Reproduce all the lines exactly as they stand, apart from the pictures.
------ Dataset excerpts
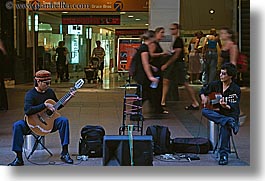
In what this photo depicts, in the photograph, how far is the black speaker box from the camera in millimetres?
6500

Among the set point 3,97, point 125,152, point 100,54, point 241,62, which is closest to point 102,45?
point 100,54

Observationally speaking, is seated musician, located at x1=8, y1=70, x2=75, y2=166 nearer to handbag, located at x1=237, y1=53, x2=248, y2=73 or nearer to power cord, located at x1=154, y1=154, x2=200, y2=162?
power cord, located at x1=154, y1=154, x2=200, y2=162

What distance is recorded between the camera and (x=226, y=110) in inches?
286

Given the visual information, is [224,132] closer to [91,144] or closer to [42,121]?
Result: [91,144]

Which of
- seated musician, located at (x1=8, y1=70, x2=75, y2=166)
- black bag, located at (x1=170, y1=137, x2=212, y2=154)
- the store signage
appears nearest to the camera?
seated musician, located at (x1=8, y1=70, x2=75, y2=166)

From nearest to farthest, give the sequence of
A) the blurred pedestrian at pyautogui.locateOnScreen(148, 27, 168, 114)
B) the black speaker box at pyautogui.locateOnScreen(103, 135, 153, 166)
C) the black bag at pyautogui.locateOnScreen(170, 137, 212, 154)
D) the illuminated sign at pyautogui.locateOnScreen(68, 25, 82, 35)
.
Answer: the black speaker box at pyautogui.locateOnScreen(103, 135, 153, 166) → the black bag at pyautogui.locateOnScreen(170, 137, 212, 154) → the blurred pedestrian at pyautogui.locateOnScreen(148, 27, 168, 114) → the illuminated sign at pyautogui.locateOnScreen(68, 25, 82, 35)

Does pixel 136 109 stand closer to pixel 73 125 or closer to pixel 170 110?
pixel 73 125

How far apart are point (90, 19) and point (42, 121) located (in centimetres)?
872

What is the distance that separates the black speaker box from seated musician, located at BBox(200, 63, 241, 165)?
102 centimetres

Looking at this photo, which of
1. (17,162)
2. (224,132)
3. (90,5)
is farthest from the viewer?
(90,5)

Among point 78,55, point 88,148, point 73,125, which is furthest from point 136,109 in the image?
point 78,55

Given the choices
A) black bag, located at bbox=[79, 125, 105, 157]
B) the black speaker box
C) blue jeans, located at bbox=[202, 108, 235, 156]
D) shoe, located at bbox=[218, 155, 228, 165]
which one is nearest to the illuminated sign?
black bag, located at bbox=[79, 125, 105, 157]

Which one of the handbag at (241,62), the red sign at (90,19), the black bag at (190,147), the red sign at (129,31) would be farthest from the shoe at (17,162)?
the red sign at (90,19)

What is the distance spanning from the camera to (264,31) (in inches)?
244
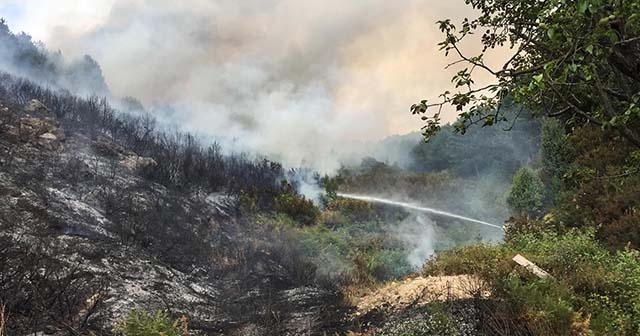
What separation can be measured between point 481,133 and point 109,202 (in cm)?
4115

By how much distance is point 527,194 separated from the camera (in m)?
20.1

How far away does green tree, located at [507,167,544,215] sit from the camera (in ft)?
65.1

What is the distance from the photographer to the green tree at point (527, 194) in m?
19.8

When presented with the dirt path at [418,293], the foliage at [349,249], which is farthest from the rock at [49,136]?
the dirt path at [418,293]

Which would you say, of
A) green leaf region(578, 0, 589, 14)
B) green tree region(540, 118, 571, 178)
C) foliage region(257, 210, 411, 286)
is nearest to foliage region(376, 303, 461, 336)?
green leaf region(578, 0, 589, 14)

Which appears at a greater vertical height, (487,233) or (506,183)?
(506,183)

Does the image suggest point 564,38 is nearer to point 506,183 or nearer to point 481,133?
point 506,183

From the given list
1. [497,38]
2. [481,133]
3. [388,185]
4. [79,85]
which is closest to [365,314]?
[497,38]

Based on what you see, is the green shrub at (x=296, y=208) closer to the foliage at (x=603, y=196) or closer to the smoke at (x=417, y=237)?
the smoke at (x=417, y=237)

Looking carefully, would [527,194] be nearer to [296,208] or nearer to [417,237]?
[417,237]

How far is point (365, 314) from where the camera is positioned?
31.0 feet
------------
Task output:
In what this photo depicts, in the photograph, how far is the black speaker box from the camera in millimetres?
6500

Among the set point 3,97, point 125,152, point 100,54, point 241,62, which is closest to point 102,45?
point 100,54

Observationally speaking, is seated musician, located at x1=8, y1=70, x2=75, y2=166 nearer to handbag, located at x1=237, y1=53, x2=248, y2=73 or nearer to power cord, located at x1=154, y1=154, x2=200, y2=162?
power cord, located at x1=154, y1=154, x2=200, y2=162

What distance is recorded between the camera and (x=226, y=110) in inches?
286

Given the visual information, is [224,132] closer to [91,144] or closer to [42,121]?
Result: [91,144]

Which of
- seated musician, located at (x1=8, y1=70, x2=75, y2=166)
- black bag, located at (x1=170, y1=137, x2=212, y2=154)
- the store signage
appears nearest to the camera?
seated musician, located at (x1=8, y1=70, x2=75, y2=166)

From nearest to farthest, give the sequence of
A) the blurred pedestrian at pyautogui.locateOnScreen(148, 27, 168, 114)
B) the black speaker box at pyautogui.locateOnScreen(103, 135, 153, 166)
C) the black bag at pyautogui.locateOnScreen(170, 137, 212, 154)
D) the illuminated sign at pyautogui.locateOnScreen(68, 25, 82, 35)
.
Answer: the black speaker box at pyautogui.locateOnScreen(103, 135, 153, 166) → the black bag at pyautogui.locateOnScreen(170, 137, 212, 154) → the blurred pedestrian at pyautogui.locateOnScreen(148, 27, 168, 114) → the illuminated sign at pyautogui.locateOnScreen(68, 25, 82, 35)

Does pixel 136 109 stand closer to pixel 73 125 or closer to pixel 170 110?
pixel 73 125

How far apart are point (90, 19) and point (42, 121) located (in centimetres)?
872

What is the distance that separates the black speaker box from seated musician, located at BBox(200, 63, 241, 165)?
102 centimetres

Looking at this photo, which of
1. (17,162)
2. (224,132)
3. (90,5)
is farthest from the viewer?
(90,5)

Among point 78,55, point 88,148, point 73,125, which is furthest from point 136,109 in the image?
point 78,55

Given the choices
A) black bag, located at bbox=[79, 125, 105, 157]
B) the black speaker box
C) blue jeans, located at bbox=[202, 108, 235, 156]
D) shoe, located at bbox=[218, 155, 228, 165]
which one is nearest to the illuminated sign?
black bag, located at bbox=[79, 125, 105, 157]

Which one of the handbag at (241,62), the red sign at (90,19), the black bag at (190,147), the red sign at (129,31) would be farthest from the shoe at (17,162)?
the red sign at (90,19)

What is the distance spanning from the camera to (264,31) (in inches)?
244
What separation can be measured between point 481,133 and point 109,202 (in cm)?
4115

By how much distance is point 527,194 separated from the camera (in m)?
20.1

How far away does green tree, located at [507,167,544,215] sit from the camera (in ft)?
65.1

What is the distance from the photographer to the green tree at point (527, 194) in m?
19.8

When presented with the dirt path at [418,293], the foliage at [349,249], which is farthest from the rock at [49,136]?
the dirt path at [418,293]

Which would you say, of
A) green leaf region(578, 0, 589, 14)
B) green tree region(540, 118, 571, 178)
C) foliage region(257, 210, 411, 286)
is nearest to foliage region(376, 303, 461, 336)?
green leaf region(578, 0, 589, 14)

Which appears at a greater vertical height, (487,233) or (506,183)?
(506,183)

Does the image suggest point 564,38 is nearer to point 506,183 or nearer to point 481,133?
point 506,183

From the given list
1. [497,38]
2. [481,133]
3. [388,185]
4. [79,85]
which is closest to [365,314]?
[497,38]

Based on what you see, is the green shrub at (x=296, y=208) closer to the foliage at (x=603, y=196) or closer to the smoke at (x=417, y=237)?
the smoke at (x=417, y=237)

Looking carefully, would [527,194] be nearer to [296,208] or nearer to [417,237]?
[417,237]

How far is point (365, 314) from where the camera is positioned?
31.0 feet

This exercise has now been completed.